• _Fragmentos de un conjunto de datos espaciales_
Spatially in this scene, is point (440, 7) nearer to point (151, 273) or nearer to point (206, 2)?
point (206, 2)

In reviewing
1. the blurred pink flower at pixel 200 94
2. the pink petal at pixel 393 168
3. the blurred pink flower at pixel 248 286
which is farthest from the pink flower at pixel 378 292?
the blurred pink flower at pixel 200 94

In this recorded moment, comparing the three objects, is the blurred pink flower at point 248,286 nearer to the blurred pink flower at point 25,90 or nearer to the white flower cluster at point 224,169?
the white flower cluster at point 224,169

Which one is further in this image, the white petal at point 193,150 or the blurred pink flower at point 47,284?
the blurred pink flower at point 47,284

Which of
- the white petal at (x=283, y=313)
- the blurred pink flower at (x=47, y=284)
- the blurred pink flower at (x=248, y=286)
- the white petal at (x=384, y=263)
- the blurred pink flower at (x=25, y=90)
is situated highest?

• _TAREA_
Presenta como tabla Markdown todas las líneas del listado de arriba, con la columna «Fila» para el número correlativo y la columna «Línea» para el texto. Omite las líneas en blanco.

• _RESULTADO_
| Fila | Línea |
|---|---|
| 1 | Spatially in this scene, is point (440, 7) nearer to point (151, 273) or nearer to point (206, 2)? |
| 2 | point (206, 2) |
| 3 | In reviewing |
| 4 | 1. the blurred pink flower at pixel 200 94 |
| 5 | 2. the pink petal at pixel 393 168 |
| 6 | 3. the blurred pink flower at pixel 248 286 |
| 7 | which is farthest from the pink flower at pixel 378 292? |
| 8 | the blurred pink flower at pixel 200 94 |
| 9 | In this recorded moment, comparing the three objects, is the blurred pink flower at point 248,286 nearer to the blurred pink flower at point 25,90 or nearer to the white flower cluster at point 224,169? |
| 10 | the white flower cluster at point 224,169 |
| 11 | Which one is further in this image, the white petal at point 193,150 or the blurred pink flower at point 47,284? |
| 12 | the blurred pink flower at point 47,284 |
| 13 | Which of |
| 14 | - the white petal at (x=283, y=313) |
| 15 | - the blurred pink flower at (x=47, y=284) |
| 16 | - the blurred pink flower at (x=248, y=286) |
| 17 | - the white petal at (x=384, y=263) |
| 18 | - the blurred pink flower at (x=25, y=90) |
| 19 | is situated highest? |